Like the jazz albums recorded in this way, it is the ambient crowd noise that really makes it gripping listening.  If you compare the audience sound with any live album from the 70s and beyond, there is a certain sheen to it as if the producer has enhanced the noise to give the impression the people are going more crazy for it.  Granted, there's a lot more screaming and cheering in those later recordings but for some reason it feels to me as if these gig-goers pre-Beatles were having a better time.  Perhaps it's because this was a time when the hood of repression was being drawn back off the face of society.  What we're hearing isn't just the sound of people enthusiastic about the artist performing but of people being released from the multifarious torments of their daily lives by the Blues: this simple confined construct that somehow offers endless possibilities.

I don't go to blues nights and I'm not a particular fan of the style in general.  Perhaps that's because I haven't listened to very much that's good.  When something has a simple structure it becomes very easy to do badly.
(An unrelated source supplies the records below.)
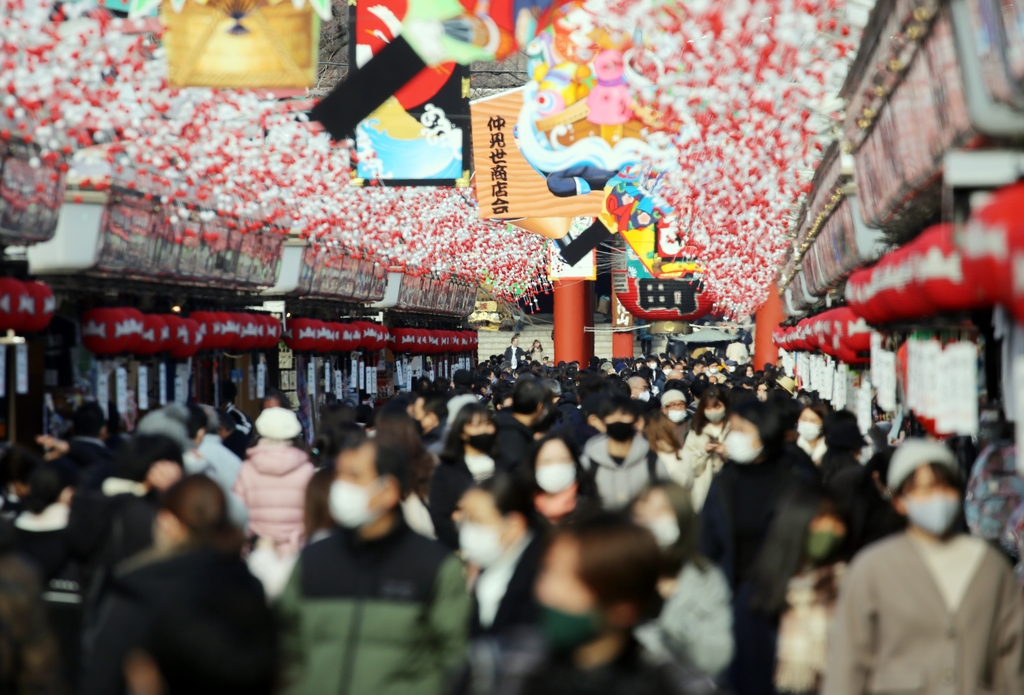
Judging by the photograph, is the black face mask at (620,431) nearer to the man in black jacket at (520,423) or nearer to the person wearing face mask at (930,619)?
the man in black jacket at (520,423)

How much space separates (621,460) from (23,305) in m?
5.16

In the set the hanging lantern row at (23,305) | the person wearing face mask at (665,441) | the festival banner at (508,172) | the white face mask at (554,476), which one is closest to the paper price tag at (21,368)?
the hanging lantern row at (23,305)

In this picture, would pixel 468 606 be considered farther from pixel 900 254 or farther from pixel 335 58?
pixel 335 58

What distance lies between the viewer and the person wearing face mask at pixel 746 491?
6.64 meters

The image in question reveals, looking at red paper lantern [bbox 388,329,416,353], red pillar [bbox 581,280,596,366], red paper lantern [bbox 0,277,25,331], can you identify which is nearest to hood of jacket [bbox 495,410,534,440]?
red paper lantern [bbox 0,277,25,331]

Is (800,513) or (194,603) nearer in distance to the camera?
→ (194,603)

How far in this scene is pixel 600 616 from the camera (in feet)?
10.5

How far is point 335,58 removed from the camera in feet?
129

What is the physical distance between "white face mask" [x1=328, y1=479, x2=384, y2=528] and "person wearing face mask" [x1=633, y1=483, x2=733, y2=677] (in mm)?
1023

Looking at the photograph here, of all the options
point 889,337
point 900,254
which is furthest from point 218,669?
point 889,337

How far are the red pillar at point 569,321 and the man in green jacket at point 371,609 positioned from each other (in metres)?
36.9

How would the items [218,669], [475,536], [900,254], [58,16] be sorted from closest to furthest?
[218,669] → [475,536] → [900,254] → [58,16]

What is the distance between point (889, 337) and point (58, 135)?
6864 mm

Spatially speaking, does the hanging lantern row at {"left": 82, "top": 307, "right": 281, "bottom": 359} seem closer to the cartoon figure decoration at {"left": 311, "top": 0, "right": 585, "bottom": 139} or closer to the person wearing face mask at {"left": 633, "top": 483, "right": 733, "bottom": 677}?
the cartoon figure decoration at {"left": 311, "top": 0, "right": 585, "bottom": 139}
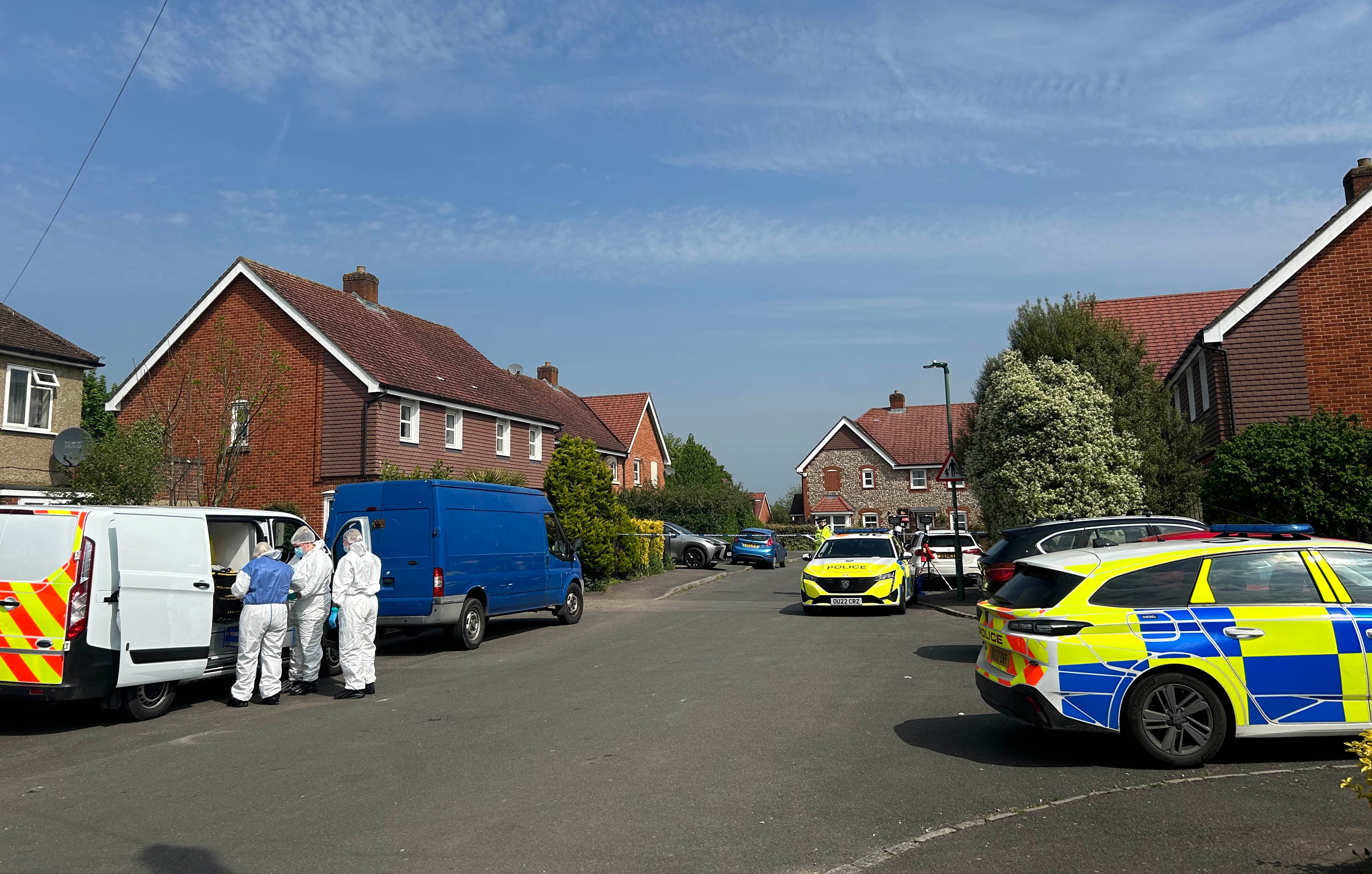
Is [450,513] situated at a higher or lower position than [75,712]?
higher

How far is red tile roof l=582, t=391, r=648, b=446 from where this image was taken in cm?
4941

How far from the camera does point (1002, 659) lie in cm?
707

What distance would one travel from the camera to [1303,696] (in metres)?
6.38

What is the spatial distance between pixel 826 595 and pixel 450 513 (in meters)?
7.24

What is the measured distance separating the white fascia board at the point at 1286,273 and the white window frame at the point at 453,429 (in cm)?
2070

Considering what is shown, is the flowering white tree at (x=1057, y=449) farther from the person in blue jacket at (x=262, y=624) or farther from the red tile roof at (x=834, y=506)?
the red tile roof at (x=834, y=506)

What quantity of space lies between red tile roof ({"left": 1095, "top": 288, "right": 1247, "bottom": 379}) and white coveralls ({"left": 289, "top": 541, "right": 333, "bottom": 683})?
1077 inches

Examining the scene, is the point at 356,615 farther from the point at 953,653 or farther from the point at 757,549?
the point at 757,549

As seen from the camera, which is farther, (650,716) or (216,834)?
(650,716)

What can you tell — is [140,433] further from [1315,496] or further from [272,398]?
[1315,496]

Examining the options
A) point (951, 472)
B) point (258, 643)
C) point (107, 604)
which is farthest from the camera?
point (951, 472)

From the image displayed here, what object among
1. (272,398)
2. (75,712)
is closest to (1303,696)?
(75,712)

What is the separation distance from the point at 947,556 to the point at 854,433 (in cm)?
4201

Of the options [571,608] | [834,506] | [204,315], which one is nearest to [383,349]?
[204,315]
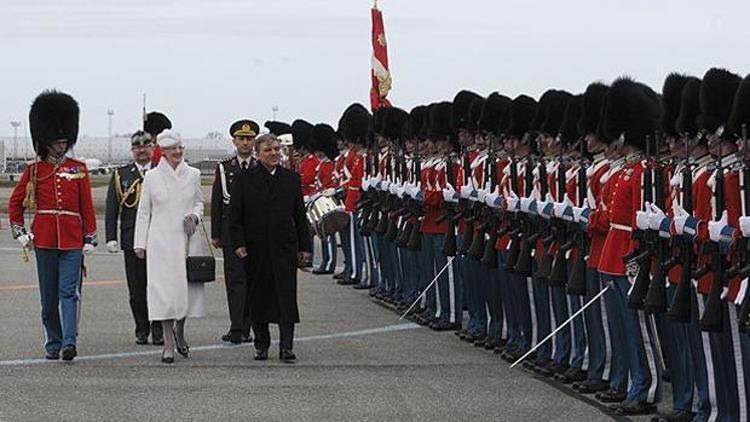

That said, I do ask a for a bit more from my progressions than the standard I, IV and V the vast majority of blues tunes are built on.  But my main objection to blues bands is the mix.  People don't leave enough space and you can never hear the fucking words cuz the guitar, bass and drums are all giving it way too large.

Muddy Waters, on the other hand, shows us here how it is to be done.  Clear vocals, plenty of space and a variety of rhythms are employed, which when set against the background of a bunch of people clearly having a wild time makes for a fun and interesting listen.  Not my bag, but a nice place to visit.